Deutsche Bank upgraded its rating on Estee Lauder to 'Buy' from 'Hold' on Monday, citing the beauty product giant's diversification beyond the Chinese market and travel retail channels.
According to the summary of the investor note on The Fly, the investment firm believes Estee Lauder is accelerating innovation across brands and price tiers while migrating decision-making geographically closer to where business operations occur.
Deutsche Bank raised the price target to $95 from $71, indicating a 26% increase from present levels. Estee Lauder shares are nearly flat year-to-date.
The cosmetics company has mostly completed its major investment cycle, in areas like supply chain and forecasting systems.

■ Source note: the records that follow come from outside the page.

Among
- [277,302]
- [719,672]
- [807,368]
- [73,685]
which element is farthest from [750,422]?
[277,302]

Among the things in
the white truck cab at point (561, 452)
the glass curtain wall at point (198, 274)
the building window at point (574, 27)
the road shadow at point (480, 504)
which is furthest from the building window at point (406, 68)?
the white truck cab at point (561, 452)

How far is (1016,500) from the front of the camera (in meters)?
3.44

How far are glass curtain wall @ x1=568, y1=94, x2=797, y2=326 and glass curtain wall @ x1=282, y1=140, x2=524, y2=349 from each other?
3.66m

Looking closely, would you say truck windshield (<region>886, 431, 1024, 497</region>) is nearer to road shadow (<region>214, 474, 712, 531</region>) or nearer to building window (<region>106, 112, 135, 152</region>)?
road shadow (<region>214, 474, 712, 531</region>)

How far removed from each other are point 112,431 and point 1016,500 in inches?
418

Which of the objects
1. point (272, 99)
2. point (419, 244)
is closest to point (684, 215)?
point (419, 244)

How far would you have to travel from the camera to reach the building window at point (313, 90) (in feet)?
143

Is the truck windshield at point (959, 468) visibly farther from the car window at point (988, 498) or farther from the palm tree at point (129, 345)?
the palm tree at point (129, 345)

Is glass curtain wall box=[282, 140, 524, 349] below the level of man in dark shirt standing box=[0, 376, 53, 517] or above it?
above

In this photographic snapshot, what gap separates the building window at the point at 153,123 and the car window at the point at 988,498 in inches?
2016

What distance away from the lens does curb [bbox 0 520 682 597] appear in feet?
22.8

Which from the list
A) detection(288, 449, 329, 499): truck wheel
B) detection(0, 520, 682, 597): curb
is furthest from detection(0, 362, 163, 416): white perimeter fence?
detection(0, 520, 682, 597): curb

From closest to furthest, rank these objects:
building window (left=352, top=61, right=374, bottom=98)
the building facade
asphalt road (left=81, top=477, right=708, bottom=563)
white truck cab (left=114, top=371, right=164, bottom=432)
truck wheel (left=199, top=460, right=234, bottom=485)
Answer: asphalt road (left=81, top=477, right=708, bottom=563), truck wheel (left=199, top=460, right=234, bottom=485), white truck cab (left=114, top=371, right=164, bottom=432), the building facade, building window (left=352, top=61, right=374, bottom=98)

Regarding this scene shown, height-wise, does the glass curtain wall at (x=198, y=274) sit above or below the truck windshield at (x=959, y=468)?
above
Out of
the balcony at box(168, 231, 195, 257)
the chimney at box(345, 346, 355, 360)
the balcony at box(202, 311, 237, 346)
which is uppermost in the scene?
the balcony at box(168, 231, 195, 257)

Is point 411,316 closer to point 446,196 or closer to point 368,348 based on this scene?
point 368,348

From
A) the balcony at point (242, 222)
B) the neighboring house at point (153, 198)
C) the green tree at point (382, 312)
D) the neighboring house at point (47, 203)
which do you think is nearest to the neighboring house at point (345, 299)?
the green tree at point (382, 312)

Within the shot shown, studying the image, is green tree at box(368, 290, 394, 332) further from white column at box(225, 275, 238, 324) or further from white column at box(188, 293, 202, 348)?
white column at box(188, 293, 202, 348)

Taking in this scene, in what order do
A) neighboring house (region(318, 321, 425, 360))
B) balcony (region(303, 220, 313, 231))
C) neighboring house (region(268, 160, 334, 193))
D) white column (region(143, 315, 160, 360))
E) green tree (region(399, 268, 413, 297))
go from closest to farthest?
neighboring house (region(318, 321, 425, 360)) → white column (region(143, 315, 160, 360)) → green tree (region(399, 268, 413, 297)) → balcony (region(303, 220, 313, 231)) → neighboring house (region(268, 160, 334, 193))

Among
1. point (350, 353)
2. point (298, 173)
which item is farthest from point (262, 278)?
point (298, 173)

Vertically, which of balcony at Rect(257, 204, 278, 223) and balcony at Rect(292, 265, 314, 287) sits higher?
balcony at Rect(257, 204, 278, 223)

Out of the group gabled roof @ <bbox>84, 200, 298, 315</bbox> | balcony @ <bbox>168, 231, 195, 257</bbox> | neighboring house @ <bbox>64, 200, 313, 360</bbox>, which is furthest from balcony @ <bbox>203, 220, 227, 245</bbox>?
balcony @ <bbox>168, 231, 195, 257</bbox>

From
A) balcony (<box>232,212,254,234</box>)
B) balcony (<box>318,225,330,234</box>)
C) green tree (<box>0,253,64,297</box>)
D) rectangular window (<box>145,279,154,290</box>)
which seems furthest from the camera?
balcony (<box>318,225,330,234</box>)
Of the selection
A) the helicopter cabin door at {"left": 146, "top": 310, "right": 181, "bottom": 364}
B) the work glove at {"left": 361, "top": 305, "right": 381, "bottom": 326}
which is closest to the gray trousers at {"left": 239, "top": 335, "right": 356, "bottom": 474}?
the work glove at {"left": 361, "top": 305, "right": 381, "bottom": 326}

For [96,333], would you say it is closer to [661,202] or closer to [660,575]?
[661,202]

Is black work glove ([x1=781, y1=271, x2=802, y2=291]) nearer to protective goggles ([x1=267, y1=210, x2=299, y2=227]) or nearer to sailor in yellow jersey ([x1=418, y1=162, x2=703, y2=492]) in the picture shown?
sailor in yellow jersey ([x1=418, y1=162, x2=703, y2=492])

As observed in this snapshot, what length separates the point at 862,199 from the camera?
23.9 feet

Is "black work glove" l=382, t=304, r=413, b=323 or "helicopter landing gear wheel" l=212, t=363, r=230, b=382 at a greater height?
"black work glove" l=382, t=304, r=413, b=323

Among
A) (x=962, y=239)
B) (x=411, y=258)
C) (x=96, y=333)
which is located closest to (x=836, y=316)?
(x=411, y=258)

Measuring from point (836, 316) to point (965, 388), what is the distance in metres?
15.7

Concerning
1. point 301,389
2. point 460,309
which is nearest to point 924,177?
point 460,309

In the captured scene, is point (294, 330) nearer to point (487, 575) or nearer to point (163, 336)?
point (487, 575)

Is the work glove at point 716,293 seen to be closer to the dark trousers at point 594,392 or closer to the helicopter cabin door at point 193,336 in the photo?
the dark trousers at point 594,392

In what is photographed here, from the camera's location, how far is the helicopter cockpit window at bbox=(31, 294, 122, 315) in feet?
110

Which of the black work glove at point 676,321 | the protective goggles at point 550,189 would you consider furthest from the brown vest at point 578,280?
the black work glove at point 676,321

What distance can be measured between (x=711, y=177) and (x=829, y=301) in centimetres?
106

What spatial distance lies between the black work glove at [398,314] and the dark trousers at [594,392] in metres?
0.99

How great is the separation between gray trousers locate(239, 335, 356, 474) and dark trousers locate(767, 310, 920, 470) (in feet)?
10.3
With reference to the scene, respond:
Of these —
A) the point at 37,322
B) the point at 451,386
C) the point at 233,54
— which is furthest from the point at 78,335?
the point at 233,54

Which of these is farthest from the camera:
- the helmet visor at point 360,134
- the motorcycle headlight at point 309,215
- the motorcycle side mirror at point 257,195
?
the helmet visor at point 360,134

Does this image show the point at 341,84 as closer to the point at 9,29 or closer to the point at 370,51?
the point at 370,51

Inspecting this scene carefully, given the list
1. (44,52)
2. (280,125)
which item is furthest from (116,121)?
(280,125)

With these enhancements in place, the company is now well-positioned to capitalize on future revenue growth, Deutsche Bank said.
The firm expects these completed investments to benefit the margin and profit recovery.
On Stocktwits, retail sentiment for EL was 'neutral' as of early Monday, compared to 'bullish' the previous day.
Last month, Estee Lauder forecasted its fiscal 2025 sales below Wall Street expectations, signaling continued weakness in its core American and Chinese markets.
It had said it would move forward with a previously announced restructuring plan, which includes cutting thousands of jobs, and steps to offset the effects of new U.S. import tariffs.